Rule 3.3(a)(1) states that "(a) a lawyer shall not knowingly: (1) make a false statement of material fact or law to a tribunal; (2) fail to disclose a material fact to a tribunal when disclosure is necessary to avoid assisting a criminal or fraudulent act by the client". The court believes that the Respondent's conduct in identifying the settlement statement showing a negative balance to the client only when before the Committee, and withholding the second statement revealing the reduction in the health provider's bill, violates the spirit, if not the letter, of Rule 3.3(a)(1).
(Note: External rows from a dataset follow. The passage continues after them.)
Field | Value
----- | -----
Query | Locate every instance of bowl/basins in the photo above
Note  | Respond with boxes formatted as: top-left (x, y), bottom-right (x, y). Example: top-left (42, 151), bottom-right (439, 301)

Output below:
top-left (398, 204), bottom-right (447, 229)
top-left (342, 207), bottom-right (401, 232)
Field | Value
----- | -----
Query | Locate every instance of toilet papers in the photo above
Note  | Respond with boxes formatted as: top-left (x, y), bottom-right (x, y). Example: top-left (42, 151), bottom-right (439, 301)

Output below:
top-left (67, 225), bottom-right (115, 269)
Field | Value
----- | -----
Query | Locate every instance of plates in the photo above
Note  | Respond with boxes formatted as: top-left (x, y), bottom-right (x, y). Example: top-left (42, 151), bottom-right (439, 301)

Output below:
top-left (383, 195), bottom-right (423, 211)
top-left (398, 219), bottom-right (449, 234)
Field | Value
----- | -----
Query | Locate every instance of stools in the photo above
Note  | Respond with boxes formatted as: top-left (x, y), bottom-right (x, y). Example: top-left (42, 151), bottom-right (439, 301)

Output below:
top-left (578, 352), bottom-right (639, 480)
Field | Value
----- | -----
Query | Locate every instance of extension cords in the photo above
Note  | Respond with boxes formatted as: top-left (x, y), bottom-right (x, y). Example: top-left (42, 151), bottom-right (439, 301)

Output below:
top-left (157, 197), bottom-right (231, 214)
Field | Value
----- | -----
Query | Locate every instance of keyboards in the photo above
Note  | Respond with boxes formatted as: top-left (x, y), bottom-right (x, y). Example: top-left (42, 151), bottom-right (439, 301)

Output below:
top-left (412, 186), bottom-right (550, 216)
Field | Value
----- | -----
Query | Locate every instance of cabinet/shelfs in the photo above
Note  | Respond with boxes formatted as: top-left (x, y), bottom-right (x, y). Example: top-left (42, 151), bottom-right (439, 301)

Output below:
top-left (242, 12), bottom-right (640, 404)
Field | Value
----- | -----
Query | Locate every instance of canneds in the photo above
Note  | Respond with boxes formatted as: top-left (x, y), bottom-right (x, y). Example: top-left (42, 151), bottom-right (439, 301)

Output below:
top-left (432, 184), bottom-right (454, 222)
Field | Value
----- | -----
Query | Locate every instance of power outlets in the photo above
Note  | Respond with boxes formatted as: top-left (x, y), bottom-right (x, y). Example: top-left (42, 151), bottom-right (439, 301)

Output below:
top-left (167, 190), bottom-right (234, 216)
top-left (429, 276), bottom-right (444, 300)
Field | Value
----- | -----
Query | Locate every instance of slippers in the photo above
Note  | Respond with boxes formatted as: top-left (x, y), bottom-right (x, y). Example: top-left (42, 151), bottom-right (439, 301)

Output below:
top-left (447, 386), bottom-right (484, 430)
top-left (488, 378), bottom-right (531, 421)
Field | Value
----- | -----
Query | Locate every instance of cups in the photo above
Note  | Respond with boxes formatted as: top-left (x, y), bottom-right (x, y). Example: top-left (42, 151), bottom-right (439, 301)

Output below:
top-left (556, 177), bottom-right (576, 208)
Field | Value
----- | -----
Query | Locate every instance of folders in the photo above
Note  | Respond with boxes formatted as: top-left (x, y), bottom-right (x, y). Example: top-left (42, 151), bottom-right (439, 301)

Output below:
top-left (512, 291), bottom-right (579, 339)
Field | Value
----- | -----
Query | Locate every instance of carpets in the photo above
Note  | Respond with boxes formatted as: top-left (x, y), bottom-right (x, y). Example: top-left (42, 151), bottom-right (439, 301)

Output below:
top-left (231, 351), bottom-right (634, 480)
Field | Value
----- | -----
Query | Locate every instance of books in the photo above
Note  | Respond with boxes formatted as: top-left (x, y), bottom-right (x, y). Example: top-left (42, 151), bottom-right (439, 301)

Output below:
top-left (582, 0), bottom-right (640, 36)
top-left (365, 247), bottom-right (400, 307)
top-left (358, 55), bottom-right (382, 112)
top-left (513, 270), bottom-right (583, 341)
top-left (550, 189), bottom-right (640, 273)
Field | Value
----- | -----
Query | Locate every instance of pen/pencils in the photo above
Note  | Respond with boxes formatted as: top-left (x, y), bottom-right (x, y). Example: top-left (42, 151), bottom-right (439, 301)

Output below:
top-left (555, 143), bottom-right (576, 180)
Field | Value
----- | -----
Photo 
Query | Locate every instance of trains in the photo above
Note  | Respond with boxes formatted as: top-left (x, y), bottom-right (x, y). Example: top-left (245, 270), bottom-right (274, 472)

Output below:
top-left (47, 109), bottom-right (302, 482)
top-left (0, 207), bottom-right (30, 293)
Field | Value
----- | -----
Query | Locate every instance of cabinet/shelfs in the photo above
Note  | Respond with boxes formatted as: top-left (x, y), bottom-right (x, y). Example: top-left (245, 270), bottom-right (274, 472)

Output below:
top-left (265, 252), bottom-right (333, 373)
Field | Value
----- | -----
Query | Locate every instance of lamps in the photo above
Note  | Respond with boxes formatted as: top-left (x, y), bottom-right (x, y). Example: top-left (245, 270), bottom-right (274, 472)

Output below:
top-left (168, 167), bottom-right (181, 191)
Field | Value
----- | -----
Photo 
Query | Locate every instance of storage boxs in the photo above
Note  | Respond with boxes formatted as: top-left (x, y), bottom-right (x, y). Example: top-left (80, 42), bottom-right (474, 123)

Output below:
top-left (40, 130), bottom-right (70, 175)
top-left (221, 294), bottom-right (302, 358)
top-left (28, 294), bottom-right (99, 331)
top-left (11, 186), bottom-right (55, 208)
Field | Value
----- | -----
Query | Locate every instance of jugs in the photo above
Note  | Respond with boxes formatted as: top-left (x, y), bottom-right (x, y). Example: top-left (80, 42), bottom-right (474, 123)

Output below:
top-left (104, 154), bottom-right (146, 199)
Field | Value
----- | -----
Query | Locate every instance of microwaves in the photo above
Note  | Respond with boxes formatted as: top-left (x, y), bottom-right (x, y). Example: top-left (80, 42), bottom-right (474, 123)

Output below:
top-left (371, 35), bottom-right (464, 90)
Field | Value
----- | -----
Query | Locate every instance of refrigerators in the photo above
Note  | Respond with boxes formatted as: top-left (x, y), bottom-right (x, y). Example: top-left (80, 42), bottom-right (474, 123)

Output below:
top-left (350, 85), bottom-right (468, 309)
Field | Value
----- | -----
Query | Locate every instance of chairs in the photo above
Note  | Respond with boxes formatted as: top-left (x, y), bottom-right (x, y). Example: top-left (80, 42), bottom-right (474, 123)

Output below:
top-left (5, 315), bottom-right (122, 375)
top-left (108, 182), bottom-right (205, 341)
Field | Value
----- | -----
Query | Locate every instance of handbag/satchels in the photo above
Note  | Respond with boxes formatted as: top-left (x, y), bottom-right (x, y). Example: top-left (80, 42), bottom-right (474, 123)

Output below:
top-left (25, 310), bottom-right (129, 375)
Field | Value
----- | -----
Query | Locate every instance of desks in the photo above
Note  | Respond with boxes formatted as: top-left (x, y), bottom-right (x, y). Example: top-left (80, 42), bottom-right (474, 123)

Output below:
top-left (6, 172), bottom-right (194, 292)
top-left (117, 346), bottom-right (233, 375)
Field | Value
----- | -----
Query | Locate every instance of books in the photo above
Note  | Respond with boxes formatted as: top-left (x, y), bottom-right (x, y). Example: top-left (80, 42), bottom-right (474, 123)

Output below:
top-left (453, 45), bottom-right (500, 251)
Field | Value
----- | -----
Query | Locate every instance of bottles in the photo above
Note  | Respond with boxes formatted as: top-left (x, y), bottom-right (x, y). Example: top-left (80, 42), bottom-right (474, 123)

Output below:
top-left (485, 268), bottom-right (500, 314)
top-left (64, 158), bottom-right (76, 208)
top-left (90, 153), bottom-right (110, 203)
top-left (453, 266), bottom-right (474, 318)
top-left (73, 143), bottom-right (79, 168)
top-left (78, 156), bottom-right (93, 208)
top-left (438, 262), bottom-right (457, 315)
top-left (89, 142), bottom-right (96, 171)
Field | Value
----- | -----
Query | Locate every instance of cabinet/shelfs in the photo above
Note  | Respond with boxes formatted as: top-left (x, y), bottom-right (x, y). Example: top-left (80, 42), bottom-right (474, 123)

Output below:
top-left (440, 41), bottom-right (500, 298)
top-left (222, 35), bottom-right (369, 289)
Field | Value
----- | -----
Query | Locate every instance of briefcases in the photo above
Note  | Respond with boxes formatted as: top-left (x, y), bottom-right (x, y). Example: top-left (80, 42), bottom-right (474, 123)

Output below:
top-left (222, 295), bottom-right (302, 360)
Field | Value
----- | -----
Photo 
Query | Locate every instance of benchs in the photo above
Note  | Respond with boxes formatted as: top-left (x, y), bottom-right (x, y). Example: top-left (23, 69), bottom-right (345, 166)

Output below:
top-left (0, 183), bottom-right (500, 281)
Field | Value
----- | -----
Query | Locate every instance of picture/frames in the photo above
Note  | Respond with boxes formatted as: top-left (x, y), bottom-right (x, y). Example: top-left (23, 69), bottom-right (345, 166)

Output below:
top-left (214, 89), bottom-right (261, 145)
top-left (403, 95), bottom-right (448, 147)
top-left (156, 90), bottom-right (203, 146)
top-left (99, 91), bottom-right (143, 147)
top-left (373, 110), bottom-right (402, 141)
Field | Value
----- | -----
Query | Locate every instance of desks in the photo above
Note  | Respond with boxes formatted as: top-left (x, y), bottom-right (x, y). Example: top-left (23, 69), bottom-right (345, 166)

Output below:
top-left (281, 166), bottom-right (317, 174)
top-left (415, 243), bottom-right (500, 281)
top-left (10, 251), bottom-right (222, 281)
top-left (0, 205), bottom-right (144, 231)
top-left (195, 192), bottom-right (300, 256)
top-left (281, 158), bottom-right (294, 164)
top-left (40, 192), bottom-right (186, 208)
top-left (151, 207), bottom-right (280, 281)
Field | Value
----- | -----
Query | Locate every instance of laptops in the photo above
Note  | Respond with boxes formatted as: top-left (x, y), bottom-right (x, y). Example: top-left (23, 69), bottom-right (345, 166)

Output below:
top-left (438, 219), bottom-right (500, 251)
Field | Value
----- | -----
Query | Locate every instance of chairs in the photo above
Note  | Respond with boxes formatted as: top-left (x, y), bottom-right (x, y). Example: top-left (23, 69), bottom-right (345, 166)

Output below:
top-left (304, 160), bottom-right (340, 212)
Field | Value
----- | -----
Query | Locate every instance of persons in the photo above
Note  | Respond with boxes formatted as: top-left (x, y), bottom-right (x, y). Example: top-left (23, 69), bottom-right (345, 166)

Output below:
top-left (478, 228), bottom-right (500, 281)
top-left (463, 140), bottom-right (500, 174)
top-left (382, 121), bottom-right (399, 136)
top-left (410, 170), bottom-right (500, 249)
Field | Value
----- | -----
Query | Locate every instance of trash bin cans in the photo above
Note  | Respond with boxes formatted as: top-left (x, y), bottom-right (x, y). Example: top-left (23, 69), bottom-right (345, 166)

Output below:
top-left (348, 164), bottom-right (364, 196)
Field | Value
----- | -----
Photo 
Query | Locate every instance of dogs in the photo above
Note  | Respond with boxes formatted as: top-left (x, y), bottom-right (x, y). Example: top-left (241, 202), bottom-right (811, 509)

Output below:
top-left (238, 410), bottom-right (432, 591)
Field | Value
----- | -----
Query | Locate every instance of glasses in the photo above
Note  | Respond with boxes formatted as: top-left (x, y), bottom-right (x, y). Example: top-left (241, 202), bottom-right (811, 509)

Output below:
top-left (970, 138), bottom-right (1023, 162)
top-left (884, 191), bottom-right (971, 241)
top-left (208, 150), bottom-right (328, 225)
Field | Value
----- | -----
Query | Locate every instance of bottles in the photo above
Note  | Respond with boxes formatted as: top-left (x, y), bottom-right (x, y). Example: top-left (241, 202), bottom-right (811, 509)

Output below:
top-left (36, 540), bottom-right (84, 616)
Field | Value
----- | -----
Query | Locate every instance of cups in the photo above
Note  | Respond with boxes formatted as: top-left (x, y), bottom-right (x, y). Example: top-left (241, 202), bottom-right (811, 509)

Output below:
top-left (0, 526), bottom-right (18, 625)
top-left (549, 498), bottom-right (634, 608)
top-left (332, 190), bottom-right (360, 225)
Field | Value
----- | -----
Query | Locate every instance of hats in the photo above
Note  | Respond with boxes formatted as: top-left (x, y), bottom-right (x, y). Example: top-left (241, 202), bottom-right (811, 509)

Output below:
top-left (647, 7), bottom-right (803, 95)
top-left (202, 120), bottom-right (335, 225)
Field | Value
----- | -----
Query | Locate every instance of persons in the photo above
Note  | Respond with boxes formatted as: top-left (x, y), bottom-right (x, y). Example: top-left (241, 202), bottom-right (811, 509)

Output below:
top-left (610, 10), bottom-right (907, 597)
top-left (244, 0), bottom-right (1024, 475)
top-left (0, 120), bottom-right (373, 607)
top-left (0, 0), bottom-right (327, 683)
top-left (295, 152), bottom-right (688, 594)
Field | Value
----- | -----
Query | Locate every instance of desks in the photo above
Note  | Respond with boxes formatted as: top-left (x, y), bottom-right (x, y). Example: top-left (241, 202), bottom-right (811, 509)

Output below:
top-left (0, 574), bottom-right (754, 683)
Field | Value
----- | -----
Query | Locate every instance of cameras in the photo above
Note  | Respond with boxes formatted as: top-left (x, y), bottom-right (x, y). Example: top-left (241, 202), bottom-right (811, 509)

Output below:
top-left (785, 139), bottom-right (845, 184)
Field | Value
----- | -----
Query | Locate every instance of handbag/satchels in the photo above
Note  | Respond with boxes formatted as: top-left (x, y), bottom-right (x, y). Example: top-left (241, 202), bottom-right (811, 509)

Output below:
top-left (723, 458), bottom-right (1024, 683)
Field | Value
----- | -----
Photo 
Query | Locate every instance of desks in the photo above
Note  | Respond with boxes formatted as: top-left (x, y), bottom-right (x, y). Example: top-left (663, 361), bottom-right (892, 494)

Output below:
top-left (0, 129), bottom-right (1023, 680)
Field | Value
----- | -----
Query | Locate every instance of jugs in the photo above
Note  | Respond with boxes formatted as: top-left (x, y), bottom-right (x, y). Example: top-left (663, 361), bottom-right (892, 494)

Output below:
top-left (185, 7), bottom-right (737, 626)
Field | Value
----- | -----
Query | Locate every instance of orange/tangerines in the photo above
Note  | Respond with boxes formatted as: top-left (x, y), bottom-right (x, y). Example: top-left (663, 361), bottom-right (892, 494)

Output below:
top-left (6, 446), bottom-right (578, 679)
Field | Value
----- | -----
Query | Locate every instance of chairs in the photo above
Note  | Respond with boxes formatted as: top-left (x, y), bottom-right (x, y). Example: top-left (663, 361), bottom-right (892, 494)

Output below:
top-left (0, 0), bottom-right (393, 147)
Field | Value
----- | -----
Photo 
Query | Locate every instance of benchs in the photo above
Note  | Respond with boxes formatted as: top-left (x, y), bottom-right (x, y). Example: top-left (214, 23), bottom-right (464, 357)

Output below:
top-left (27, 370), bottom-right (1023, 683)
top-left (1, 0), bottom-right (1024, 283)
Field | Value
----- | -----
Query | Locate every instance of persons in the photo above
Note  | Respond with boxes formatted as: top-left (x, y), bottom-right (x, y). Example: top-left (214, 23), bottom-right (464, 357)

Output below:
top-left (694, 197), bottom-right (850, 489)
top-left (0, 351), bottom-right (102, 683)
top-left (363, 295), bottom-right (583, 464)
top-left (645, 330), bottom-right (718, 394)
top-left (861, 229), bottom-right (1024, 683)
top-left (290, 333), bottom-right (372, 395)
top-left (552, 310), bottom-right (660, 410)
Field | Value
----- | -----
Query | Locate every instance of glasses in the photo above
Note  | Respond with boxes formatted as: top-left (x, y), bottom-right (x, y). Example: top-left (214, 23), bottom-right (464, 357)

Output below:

With respect to 3.3(a)(2) the court finds that said rule does not apply to the conduct under consideration as it requires evidence of a "criminal or fraudulent act by the client" which the court finds absent.

With respect to Rule 8.1(1), "knowingly make a false statement of material fact," or (2) "fail to disclose a fact necessary to correct a misapprehension known by the person to have arisen in the matter, or knowingly fail to respond to a lawful demand for information. . . .," the Respondent did withhold the October 1, 1998 statement from the grievance committee either knowingly or carelessly.

With respect Rule 8.4(1), 8.4(3) and 8.4(4), said sections in essence provide that it is "professional misconduct" for a lawyer to (1) "violate any other rule," or "engage in conduct involving dishonesty, fraud, deceit or misrepresentation, or "engage in conduct . . . prejudicial to the administration of justice." The court concludes that the Respondent violated 8.4(1) as the court has stated previously that said Respondent violated 3.3(a)(1). Said violations, however, all result from the Respondent's failure to bring the second statement to the attention of the grievance committee. The court, however, will not characterize said failure as justifying the finding of dishonestly, fraud, deceit or misrepresentation, nor, can the court conclude that the mere failure of the Respondent to produce said statement rises to the level of being CT Page 15893 prejudicial to administration of justice.

The court must add that evidence disclosed that at the time of Respondent's handling of the Merlo case, he was spending only eight to ten hours per month in his office due to his wife Joan's 3 year battle with metastatic uterine cancer which claimed her life on April 30, 2001 (Defendant's Exhibit 10). Further evidence disclosed that the Respondent, himself, during the thirteen years leading up to the Merlo case, underwent "multiple angioplasty procedures, cardio bypass surgery, and stent placement on two occasions in the saphenous vein to the obtuse marginal branch of the left coronary artery. If his wife's illness and death as well as his own health problems were an impediment to his functioning effectively in his practice the court would understand this.

Nevertheless, the court believes that some sanction is warranted because of the Respondent's failure to disclose the settlement statement of October 1, 1998 to the Grievance Committee. Therefore, it is the decision of this court that a reprimand issue as against the Respondent William T. Browne.